* **What you need to do**
(A) In the passage on the Adani Group's food businesses, in what year was Adani Wilmar launched?
(B) Name every state that the passage on the Adani Group's food businesses gives as a consumption center for the foodgrains.
(C) Pick up the passage on the Adani Group's food businesses and extend it from its final sentence.

* **Source**
--------------------------------
Adani Agri Logistics Ltd. (AALL), a part of Adani Ports and Special Economic Zones Ltd., has facilitated the dispatch of 30,000 metric tonnes (MT) of foodgrains during the lockdown for the Pradhan Mantri Garib Kalyan Anna Yojana (PMGKAY) scheme…Seven trains owned and operated by the company were deployed for the transportation of foodgrains from production centres in northern India to consumption centres in Tamil Nadu, Karnataka, Maharashtra and West Bengal.

As the note specifies, the agriculture logistics company AALL is a part of Adani Ports, testifying to links that extends from storage to export. And even though it is true that the AALL does not own foodgrain or decide its pricing, another part of the Adani Group is involved in precisely this trade.

Adani Wilmar is a joint venture launched in 1999 between the Adani Group and Singapore-based Wilmar International Limited, Asia’s leading agribusiness group. The company has gained some notoriety for its vast palm-oil business, which has allegedly destroyed huge expanses of rainforest in Southeast Asia. Over the recent past, it has moved beyond palm oil to also deal in other agricultural products. Speaking to PTI in Feb 2020, Adani Wilmar’s deputy CEO, Angshu Mallick, claimed, “Within seven years we want to be the largest food company. For that we will have to be among top three nationally in segments like rice, wheat, pulses and sugar. If we are in the top three in these categories we can be the leaders in food segment.”
--------------------------------
* **Record list**
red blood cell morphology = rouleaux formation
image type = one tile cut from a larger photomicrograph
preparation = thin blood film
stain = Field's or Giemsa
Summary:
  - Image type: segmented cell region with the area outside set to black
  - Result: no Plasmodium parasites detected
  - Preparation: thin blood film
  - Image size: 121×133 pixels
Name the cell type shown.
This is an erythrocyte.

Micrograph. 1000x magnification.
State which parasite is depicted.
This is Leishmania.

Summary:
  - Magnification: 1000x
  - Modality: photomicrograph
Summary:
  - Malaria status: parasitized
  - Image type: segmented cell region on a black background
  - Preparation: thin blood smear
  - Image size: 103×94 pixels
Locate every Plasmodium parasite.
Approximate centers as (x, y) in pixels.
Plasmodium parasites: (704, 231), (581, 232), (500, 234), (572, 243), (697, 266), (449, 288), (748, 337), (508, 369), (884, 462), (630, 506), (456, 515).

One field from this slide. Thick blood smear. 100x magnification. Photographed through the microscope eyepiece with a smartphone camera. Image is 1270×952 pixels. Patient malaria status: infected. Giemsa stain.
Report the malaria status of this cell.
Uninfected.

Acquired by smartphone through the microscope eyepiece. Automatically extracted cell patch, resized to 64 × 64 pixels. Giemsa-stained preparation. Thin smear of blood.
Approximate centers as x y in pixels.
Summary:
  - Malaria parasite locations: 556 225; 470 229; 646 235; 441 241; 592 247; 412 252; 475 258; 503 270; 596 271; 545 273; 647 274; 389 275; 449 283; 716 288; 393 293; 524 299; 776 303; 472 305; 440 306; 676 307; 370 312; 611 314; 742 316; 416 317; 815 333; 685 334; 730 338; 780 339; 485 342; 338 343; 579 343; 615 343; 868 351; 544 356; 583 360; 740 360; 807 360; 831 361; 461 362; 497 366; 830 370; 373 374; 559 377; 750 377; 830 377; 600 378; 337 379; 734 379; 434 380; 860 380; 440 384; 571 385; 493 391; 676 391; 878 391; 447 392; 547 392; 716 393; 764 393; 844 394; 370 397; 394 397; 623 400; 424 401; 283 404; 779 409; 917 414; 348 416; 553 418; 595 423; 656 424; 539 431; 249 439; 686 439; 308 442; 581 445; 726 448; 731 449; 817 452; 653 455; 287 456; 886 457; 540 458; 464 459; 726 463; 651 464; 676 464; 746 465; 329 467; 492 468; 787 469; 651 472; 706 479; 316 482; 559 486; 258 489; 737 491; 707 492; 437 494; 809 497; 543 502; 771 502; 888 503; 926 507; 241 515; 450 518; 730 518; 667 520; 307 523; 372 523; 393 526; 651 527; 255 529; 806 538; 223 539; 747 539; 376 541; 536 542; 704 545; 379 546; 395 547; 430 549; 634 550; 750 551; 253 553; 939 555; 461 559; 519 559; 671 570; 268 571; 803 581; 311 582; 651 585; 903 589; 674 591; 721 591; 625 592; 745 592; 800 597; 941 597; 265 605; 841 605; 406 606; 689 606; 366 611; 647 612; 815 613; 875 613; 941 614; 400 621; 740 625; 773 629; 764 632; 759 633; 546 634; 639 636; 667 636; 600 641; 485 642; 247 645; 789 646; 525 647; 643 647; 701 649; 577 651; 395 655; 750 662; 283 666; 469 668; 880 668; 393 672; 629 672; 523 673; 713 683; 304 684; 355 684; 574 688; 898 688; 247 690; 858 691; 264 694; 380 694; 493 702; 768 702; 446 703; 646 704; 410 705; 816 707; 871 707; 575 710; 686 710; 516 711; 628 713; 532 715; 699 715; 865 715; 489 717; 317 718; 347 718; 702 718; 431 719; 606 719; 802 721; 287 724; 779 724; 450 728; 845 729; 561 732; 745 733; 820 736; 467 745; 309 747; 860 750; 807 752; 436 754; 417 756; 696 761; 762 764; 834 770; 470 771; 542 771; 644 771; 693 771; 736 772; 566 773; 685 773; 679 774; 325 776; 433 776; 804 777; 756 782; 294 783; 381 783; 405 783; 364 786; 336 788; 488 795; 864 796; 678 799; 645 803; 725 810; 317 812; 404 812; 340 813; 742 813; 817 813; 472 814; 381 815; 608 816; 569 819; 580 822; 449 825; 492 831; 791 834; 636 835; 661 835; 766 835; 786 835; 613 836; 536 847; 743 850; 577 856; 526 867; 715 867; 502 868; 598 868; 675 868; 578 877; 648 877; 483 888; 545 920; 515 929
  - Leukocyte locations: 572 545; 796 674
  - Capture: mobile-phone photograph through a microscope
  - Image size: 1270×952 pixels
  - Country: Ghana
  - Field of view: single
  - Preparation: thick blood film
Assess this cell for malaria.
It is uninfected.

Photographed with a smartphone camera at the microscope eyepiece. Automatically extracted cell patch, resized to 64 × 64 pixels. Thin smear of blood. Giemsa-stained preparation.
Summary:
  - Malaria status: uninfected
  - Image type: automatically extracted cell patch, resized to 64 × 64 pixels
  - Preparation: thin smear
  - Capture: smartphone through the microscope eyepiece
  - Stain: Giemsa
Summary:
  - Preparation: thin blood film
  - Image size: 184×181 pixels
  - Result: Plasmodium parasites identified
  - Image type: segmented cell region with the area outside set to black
--------------------------------
* **Exercise answers**
(A) 1999

(B) Tamil Nadu, Karnataka, Maharashtra, West Bengal

(C)
The group has already been cleared to export rice to the most lucrative foodgrain market in the world—China. According to a 2018 Financial Express report, “China has allowed five more rice processors in India, including Chaman Lal Setia and Adani Wilmar.”

The clearance for selling to China came about in the wake of Modi’s 2016 visit to the country, but it was only in 2020 that the Chinese first allowed a limited amount of rice to be imported from India—barely a hundred thousand tonnes. This amount is likely to go up as China is the largest importer of rice in the world, at 4 million tonnes, and has started looking beyond its traditional suppliers in Southeast Asia.

Adani Wilmar first entered the rice market in 2014, and has since been selling branded basmati rice in the country. It sources basmati paddy directly from Punjab and Haryana, since basmati lies outside the procurement regime. This makes basmati a test case for those who back the new laws. Its story in the region encapsulates the full extent of the problem of leaving agricultural commerce in private hands.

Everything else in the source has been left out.